**Try it**
No pictures should appear in the copy; otherwise retype the entries exactly.

(The input Opens)

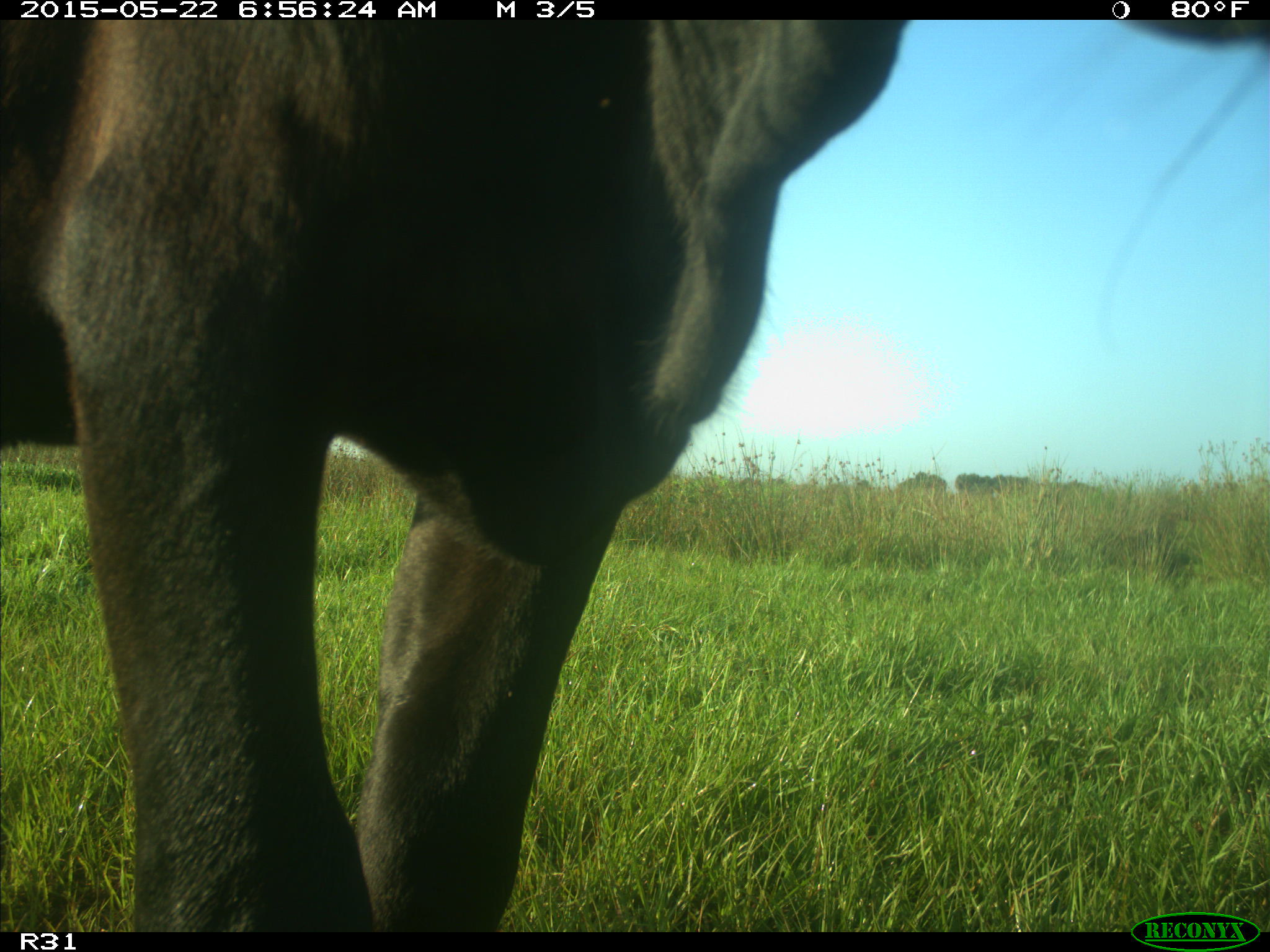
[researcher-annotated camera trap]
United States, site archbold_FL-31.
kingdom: Animalia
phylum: Chordata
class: Mammalia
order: Artiodactyla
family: Bovidae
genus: Bos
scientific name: Bos taurus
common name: domestic cow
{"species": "Bos taurus (domestic cow)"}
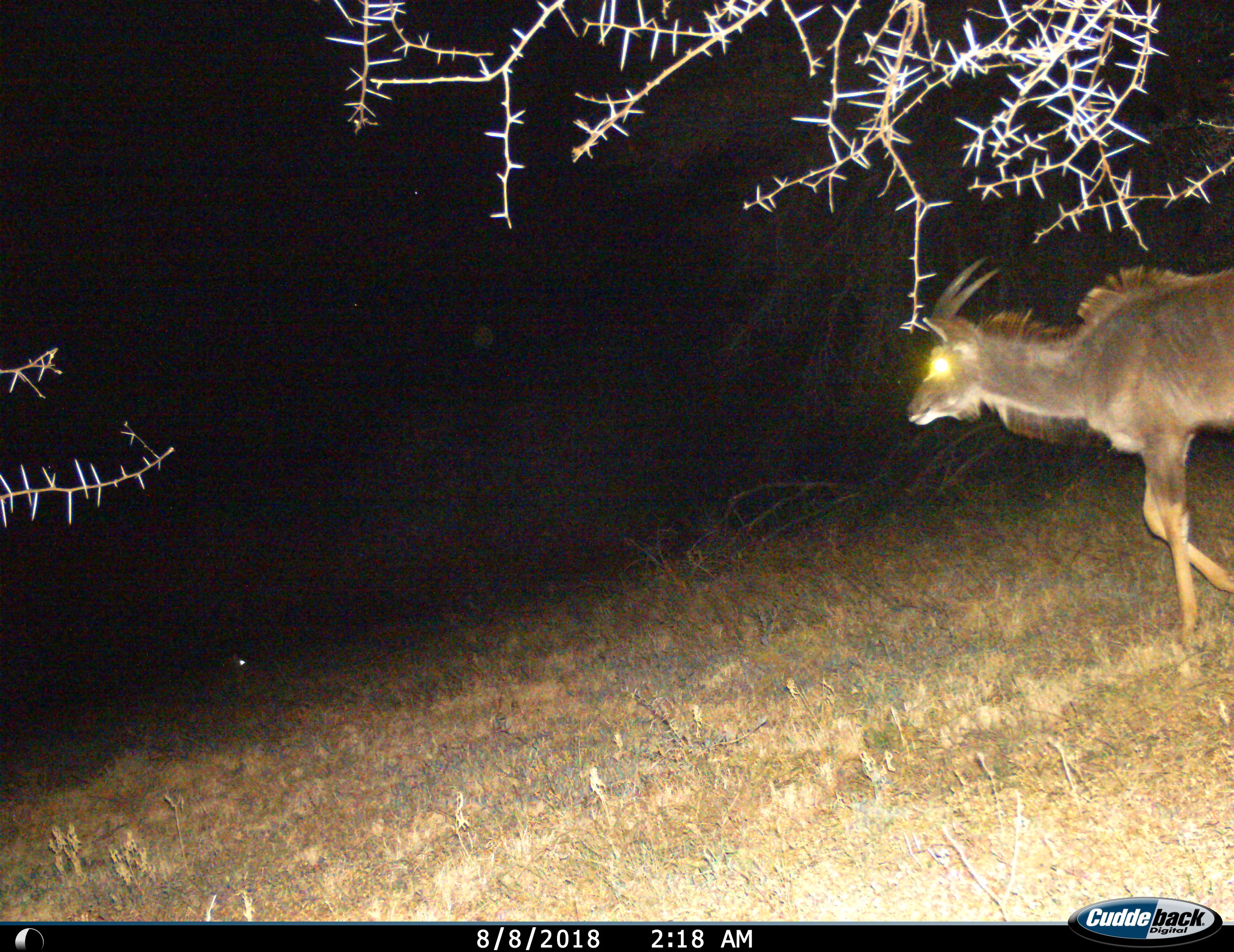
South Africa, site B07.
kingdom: Animalia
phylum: Chordata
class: Mammalia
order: Artiodactyla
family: Bovidae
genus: Tragelaphus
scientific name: Tragelaphus strepsiceros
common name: greater kudu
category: kudu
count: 1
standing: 0%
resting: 0%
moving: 100%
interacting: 0%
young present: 0%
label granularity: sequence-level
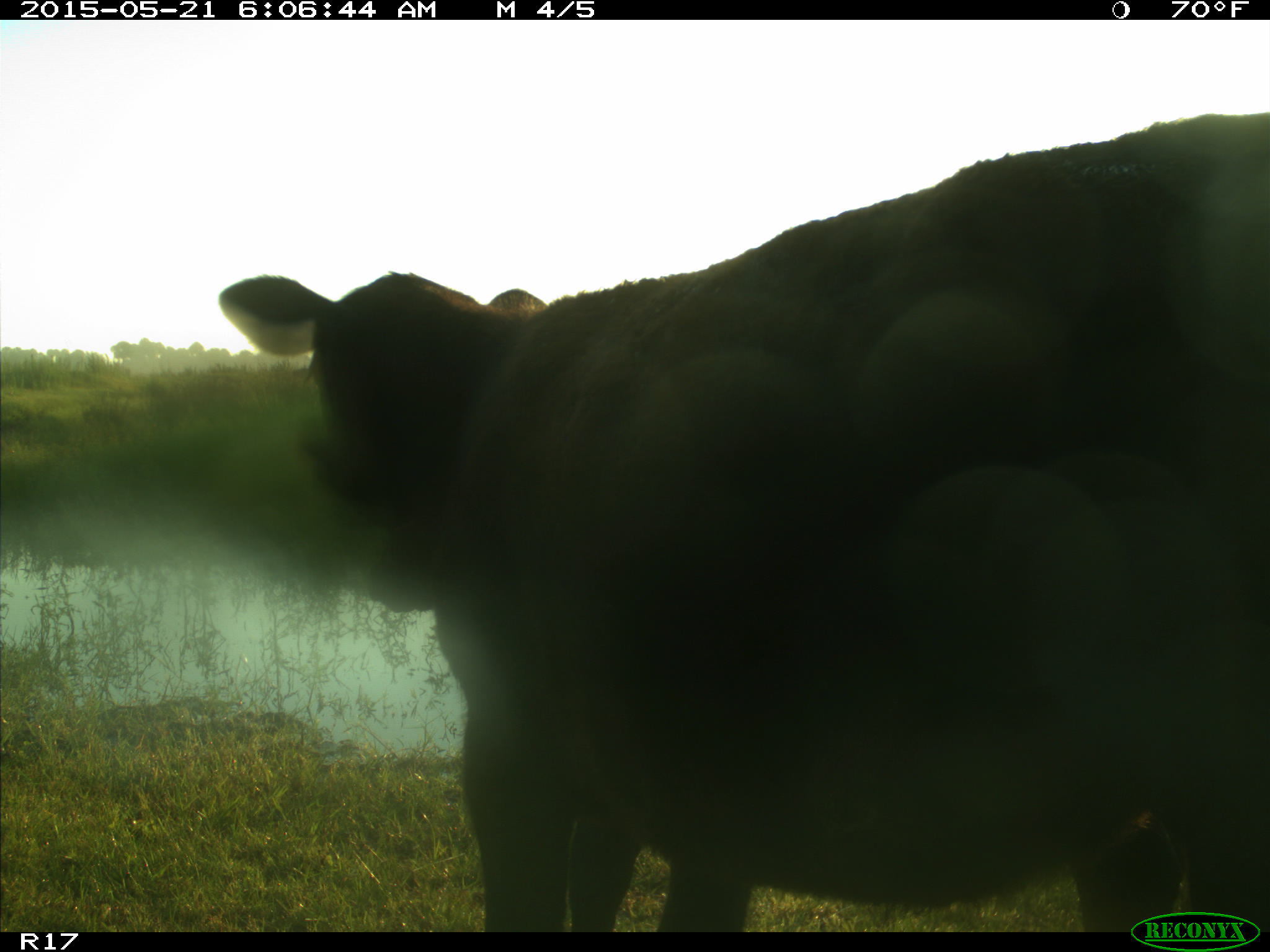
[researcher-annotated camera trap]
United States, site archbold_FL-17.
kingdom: Animalia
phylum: Chordata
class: Mammalia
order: Artiodactyla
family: Bovidae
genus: Bos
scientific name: Bos taurus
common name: domestic cow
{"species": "Bos taurus (domestic cow)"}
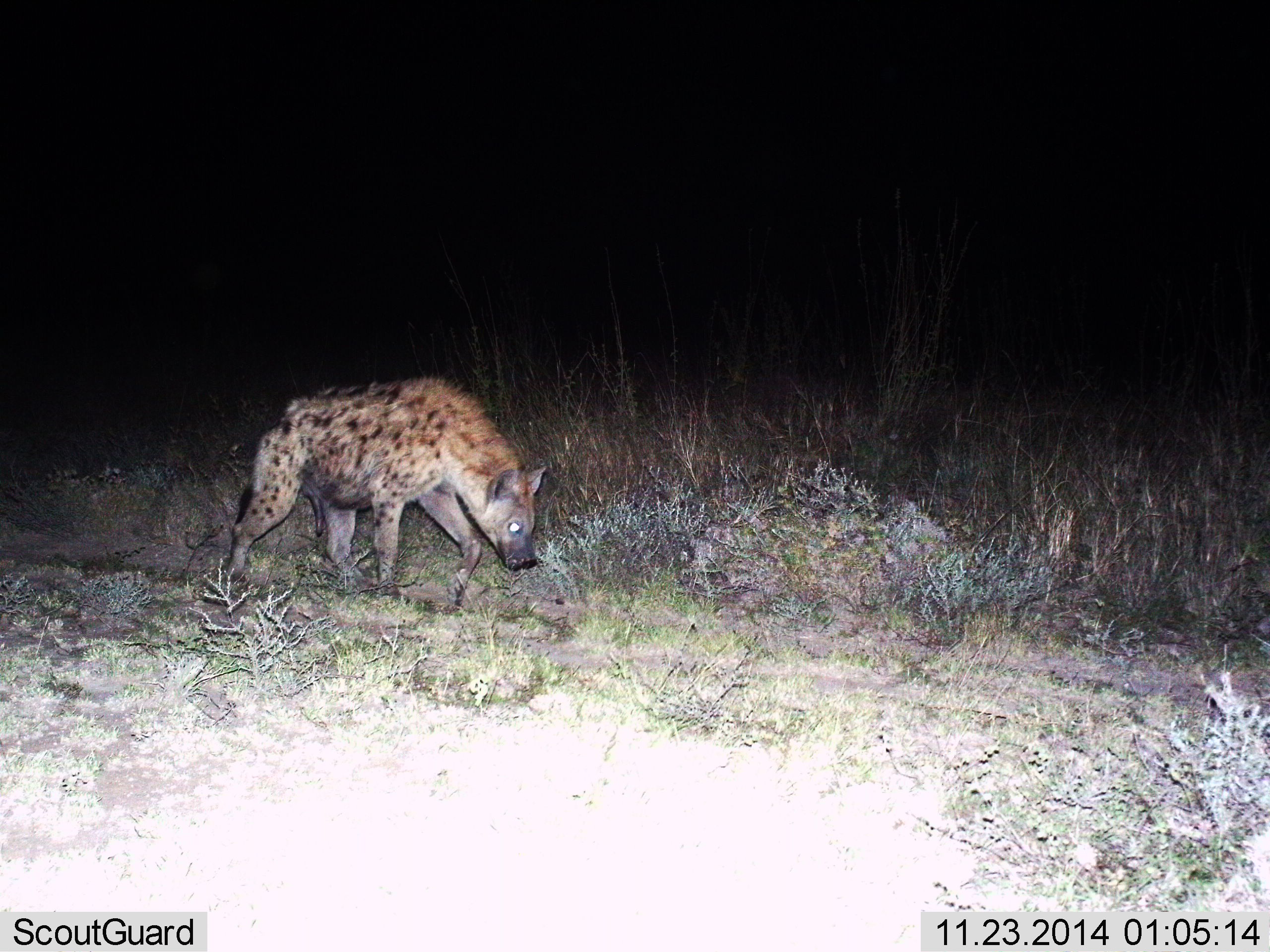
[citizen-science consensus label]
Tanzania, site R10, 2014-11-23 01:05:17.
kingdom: Animalia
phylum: Chordata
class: Mammalia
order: Carnivora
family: Hyaenidae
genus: Crocuta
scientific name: Crocuta crocuta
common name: spotted hyena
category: hyenaspotted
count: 1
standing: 10%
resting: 0%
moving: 80%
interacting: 0%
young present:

(The input Closes)

**Response for this exercise**
[researcher-annotated camera trap]
United States, site archbold_FL-31.
kingdom: Animalia
phylum: Chordata
class: Mammalia
order: Artiodactyla
family: Bovidae
genus: Bos
scientific name: Bos taurus
common name: domestic cow
{"species": "Bos taurus (domestic cow)"}
South Africa, site B07.
kingdom: Animalia
phylum: Chordata
class: Mammalia
order: Artiodactyla
family: Bovidae
genus: Tragelaphus
scientific name: Tragelaphus strepsiceros
common name: greater kudu
category: kudu
count: 1
standing: 0%
resting: 0%
moving: 100%
interacting: 0%
young present: 0%
label granularity: sequence-level
[researcher-annotated camera trap]
United States, site archbold_FL-17.
kingdom: Animalia
phylum: Chordata
class: Mammalia
order: Artiodactyla
family: Bovidae
genus: Bos
scientific name: Bos taurus
common name: domestic cow
{"species": "Bos taurus (domestic cow)"}
[citizen-science consensus label]
Tanzania, site R10, 2014-11-23 01:05:17.
kingdom: Animalia
phylum: Chordata
class: Mammalia
order: Carnivora
family: Hyaenidae
genus: Crocuta
scientific name: Crocuta crocuta
common name: spotted hyena
category: hyenaspotted
count: 1
standing: 10%
resting: 0%
moving: 80%
interacting: 0%
young present:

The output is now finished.